#### Extracted text:
>>

The Law of Property Act 1925 and effective service of Notices of Assignment

 

We are aware that a number of consumer action groups are advising consumers to apply for default judgments, obtained against them by lenders for failure to make repayments, to be set aside on the basis that notice of assignment of the mortgage has not been served correctly. This is relevant where, for example, a lender has purchased a mortgage loan book and so was not the original party to the mortgage contract. If argued successfully this would mean that the assignee lender had no right to bring an action in the first place.

 

Law of Property Act 1925

 

Under section 136 of the Law Property Act 1925 (“LPA 1925”) notice of assignment must be given to the other party to a contract (i.e. the borrower) expressly in writing. There is no prescribed time limit for giving notice but the assignment is only legally valid when the borrower receives the notice.

 

Until proper notice is given, only an equitable assignment has taken place. An equitable assignment differs from a legal assignment in that where there is a legal assignment the assignee can bring an action (e.g. for recovery of a debt) in its own name against the borrower. On an equitable assignment the assignee would need to join the assignor as a party to the action before an action could be brought against the borrower. Alternatively, notice would have to be served in the correct manner before an action could be brought in the assignee’s name.

 

Section 136 LPA 1925 is silent as to how the notice should be served. The default statutory provision is found under section 196 LPA 1925. It provides that if notice is given to the other party by registered letter and is not returned undelivered, it will have been deemed to have been served. This means that whilst notice may be given expressly in writing, it will not be deemed served unless it has been sent by registered post.

<<

#### Provided records:
>>

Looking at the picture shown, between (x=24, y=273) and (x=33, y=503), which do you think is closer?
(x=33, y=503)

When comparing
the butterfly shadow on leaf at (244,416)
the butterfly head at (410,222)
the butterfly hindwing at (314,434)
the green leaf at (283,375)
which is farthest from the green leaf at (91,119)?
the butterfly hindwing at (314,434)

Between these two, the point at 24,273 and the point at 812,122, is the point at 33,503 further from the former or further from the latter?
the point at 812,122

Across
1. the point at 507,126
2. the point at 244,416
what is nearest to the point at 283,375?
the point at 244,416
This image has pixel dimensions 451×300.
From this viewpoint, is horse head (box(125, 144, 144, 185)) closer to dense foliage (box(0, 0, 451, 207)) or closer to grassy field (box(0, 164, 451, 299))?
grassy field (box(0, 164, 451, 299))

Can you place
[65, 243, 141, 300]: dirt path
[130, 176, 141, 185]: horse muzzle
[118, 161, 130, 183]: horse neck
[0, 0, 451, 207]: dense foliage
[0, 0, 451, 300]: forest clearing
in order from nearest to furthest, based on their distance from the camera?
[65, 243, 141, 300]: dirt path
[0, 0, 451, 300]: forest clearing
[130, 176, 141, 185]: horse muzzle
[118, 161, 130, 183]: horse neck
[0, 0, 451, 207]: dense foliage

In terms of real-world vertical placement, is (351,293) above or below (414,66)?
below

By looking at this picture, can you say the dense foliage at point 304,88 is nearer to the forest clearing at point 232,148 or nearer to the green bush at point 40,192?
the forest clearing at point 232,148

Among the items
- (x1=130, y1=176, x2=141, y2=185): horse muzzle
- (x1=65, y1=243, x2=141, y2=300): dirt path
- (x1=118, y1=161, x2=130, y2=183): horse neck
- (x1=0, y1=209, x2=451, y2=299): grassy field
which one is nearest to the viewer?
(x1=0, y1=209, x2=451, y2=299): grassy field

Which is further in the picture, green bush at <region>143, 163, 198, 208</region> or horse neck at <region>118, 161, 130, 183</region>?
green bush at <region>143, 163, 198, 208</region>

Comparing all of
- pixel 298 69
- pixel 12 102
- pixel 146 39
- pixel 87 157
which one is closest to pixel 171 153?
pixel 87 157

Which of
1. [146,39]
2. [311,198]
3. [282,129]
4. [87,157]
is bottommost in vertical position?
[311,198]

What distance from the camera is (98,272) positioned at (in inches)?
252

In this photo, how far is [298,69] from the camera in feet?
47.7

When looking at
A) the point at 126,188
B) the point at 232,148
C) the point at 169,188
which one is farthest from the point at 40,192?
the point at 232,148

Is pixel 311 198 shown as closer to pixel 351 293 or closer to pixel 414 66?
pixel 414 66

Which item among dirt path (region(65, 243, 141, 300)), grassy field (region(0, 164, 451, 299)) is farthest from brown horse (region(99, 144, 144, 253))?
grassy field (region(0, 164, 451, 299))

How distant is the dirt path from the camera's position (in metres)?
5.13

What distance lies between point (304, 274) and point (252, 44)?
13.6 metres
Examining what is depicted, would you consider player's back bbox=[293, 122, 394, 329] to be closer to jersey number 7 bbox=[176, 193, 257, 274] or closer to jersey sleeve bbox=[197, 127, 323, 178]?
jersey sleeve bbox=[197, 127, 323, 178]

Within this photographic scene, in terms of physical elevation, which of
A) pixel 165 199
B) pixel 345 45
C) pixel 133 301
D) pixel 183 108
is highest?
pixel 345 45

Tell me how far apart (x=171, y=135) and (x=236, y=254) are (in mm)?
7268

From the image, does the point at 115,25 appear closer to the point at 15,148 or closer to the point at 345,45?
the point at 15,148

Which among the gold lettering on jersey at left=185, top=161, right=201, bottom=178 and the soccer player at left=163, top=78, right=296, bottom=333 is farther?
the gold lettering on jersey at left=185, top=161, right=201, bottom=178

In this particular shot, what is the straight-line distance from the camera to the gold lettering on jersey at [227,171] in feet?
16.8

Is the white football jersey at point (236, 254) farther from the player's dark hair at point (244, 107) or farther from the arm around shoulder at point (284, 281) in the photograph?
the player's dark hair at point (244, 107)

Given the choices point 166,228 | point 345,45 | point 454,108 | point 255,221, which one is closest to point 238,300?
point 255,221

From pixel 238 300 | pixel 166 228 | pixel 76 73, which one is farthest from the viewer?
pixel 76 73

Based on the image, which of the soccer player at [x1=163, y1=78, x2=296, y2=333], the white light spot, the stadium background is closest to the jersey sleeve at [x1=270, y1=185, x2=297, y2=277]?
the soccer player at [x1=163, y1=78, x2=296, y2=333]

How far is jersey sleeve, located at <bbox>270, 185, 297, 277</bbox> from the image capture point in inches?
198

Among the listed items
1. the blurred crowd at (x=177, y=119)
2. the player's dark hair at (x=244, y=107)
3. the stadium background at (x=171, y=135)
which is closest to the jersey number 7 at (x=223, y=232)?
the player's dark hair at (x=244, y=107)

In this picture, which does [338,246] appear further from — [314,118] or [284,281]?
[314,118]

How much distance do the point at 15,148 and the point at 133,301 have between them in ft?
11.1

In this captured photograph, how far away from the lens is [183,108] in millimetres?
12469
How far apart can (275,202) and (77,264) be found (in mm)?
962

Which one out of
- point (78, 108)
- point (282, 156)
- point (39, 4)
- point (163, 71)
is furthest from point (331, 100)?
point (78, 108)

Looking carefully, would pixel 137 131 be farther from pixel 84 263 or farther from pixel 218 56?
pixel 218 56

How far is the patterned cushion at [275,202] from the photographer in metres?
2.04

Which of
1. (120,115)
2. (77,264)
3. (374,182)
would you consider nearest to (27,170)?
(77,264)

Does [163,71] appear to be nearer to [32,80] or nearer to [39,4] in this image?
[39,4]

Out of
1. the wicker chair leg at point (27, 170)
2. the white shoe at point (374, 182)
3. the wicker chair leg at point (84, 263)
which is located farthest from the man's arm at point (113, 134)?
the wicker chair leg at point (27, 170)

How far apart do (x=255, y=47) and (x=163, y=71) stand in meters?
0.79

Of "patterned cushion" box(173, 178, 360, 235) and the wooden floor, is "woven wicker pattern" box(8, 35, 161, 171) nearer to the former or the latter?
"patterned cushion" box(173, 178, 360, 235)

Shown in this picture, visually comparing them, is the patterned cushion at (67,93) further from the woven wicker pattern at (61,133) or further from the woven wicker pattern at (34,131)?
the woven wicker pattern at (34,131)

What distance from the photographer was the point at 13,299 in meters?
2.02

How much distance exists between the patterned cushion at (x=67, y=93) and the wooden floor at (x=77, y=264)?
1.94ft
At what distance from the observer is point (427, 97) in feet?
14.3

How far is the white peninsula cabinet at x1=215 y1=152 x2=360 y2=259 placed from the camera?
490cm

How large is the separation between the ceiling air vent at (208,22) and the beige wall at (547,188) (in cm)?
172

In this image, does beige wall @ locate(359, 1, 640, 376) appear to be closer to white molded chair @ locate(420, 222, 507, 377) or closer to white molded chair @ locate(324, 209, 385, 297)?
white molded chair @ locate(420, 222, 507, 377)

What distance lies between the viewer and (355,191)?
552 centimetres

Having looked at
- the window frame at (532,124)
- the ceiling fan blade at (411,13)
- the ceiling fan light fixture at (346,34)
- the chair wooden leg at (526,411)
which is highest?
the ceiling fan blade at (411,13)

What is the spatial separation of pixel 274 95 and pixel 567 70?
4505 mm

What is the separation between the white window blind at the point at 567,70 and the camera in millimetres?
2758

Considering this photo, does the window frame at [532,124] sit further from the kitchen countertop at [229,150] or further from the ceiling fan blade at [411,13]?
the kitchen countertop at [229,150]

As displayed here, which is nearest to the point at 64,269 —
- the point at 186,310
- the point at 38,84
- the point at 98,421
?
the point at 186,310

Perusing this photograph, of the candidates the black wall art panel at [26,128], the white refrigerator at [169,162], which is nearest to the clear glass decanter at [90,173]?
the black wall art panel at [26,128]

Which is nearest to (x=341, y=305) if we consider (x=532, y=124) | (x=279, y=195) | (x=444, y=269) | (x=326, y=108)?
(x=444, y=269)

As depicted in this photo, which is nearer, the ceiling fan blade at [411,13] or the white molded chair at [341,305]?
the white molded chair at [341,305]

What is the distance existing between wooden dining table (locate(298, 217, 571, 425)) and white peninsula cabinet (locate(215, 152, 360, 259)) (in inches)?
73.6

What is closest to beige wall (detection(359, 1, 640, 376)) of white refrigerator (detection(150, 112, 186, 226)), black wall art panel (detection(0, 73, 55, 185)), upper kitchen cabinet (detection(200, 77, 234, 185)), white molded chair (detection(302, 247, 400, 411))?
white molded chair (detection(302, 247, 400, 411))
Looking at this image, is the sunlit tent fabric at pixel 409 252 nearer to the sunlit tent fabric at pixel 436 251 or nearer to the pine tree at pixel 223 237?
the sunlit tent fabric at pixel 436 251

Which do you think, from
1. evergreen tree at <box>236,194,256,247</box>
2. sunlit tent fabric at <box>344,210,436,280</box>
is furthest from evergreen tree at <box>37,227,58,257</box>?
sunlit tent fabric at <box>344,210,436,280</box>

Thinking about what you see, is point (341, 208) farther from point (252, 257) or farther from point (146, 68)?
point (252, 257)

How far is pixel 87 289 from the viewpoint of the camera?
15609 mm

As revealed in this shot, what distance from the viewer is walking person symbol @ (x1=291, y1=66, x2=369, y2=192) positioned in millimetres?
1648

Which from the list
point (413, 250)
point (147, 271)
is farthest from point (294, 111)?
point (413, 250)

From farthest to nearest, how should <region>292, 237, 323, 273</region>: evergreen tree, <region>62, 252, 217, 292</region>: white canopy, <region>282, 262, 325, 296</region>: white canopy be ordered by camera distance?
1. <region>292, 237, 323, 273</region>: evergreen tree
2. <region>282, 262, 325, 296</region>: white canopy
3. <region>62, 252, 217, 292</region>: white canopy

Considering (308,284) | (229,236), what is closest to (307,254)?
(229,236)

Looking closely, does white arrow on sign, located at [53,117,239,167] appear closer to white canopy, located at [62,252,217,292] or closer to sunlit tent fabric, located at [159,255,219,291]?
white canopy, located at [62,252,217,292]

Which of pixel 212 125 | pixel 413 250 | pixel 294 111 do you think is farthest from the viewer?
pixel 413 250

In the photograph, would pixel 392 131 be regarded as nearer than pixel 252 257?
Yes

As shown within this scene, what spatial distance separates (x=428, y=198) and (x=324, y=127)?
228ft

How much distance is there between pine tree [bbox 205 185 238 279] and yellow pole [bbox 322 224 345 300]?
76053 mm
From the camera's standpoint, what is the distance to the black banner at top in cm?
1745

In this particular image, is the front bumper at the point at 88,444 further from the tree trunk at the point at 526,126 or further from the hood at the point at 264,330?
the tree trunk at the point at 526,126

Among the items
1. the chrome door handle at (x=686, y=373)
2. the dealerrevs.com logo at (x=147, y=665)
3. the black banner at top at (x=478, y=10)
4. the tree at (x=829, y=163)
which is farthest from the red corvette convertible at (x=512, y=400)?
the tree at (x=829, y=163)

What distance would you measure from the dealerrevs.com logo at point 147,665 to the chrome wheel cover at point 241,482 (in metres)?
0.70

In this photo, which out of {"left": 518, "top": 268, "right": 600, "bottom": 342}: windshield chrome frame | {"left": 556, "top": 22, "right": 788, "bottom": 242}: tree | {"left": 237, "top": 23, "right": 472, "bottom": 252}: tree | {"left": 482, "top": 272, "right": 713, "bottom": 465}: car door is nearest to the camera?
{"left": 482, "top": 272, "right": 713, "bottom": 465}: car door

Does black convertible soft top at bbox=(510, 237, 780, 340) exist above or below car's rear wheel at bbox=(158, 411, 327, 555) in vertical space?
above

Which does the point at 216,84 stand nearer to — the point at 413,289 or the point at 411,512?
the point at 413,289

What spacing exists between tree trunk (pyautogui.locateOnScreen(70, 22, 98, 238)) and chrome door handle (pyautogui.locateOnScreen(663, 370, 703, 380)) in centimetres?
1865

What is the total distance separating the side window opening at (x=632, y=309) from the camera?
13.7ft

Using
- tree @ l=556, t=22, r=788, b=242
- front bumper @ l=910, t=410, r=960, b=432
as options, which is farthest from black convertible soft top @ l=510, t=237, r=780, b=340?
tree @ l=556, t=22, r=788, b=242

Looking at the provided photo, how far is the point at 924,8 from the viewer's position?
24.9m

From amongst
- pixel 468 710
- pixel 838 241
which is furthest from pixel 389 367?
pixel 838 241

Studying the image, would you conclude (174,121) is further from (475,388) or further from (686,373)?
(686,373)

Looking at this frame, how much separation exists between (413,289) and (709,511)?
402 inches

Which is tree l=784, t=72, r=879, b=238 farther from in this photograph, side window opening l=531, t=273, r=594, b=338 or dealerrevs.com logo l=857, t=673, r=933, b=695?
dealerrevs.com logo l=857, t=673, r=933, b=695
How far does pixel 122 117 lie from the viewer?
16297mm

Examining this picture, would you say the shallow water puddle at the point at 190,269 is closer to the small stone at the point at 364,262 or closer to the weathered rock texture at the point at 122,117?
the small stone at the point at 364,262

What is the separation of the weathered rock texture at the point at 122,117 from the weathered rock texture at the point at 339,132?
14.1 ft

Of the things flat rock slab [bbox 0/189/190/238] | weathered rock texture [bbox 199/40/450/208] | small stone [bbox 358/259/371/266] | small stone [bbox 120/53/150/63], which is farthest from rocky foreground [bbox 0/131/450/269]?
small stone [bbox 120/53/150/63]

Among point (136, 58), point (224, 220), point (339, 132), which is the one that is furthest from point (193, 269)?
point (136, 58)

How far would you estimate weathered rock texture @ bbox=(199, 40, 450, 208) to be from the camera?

<<

#### Exercise instructions:
**a.** Give the records from the line containing "What is the separation of" through the last line of the records, inclusive, as a JSON list of strings with one string per line and blank lines omitted.
**b.** Continue the text on the Law of Property Act 1925 and notices of assignment from the point where it stops.

#### Task-by-task answers:
**a.**
[
  "What is the separation of the weathered rock texture at the point at 122,117 from the weathered rock texture at the point at 339,132?",
  "14.1 ft",
  "Of the things flat rock slab [bbox 0/189/190/238] | weathered rock texture [bbox 199/40/450/208] | small stone [bbox 358/259/371/266] | small stone [bbox 120/53/150/63], which is farthest from rocky foreground [bbox 0/131/450/269]?",
  "small stone [bbox 120/53/150/63]",
  "Among point (136, 58), point (224, 220), point (339, 132), which is the one that is furthest from point (193, 269)?",
  "point (136, 58)",
  "How far would you estimate weathered rock texture @ bbox=(199, 40, 450, 208) to be from the camera?"
]

**b.**
Section 196 LPA 1925 refers to “registered letter”. The postal service “registered post” no longer exists. Instead, a notice should now be sent either as first class post with a certificate of posting (available through Royal Mail) or by recorded delivery; under the Recorded Delivery Act 1962 any notice which is deemed served by registered post will also be deemed served if sent by recorded delivery.

 

Section 196 (5) also states that its provisions extend to notices required to be served unless a contrary intention appears. In other words, if there is an express clause in the contract (which would include a lender’s mortgage conditions) that stipulates how any notices necessary under the contract are to be served, that will take precedence over the statutory provision in section 196.

 

Conclusion

 

If the mortgage conditions are silent as to how notice should be served, the provisions of the LPA 1925 will prevail. Express notice, in writing, must be given to the borrower and either delivery evidenced (by Affidavit of Service) or sent by registered letter, and not returned, in order to be validly served in accordance with section 196 LPA 1925. If this is not done, the borrower could argue that they did not receive the notice and that the assignee has no right to bring an action against the borrower in its sole name.

 

If, however, the mortgage conditions provide that notice is to be given by other means, e.g. by normal post, then so long as the method prescribed in the mortgage conditions has been followed, the notice will have been validly served.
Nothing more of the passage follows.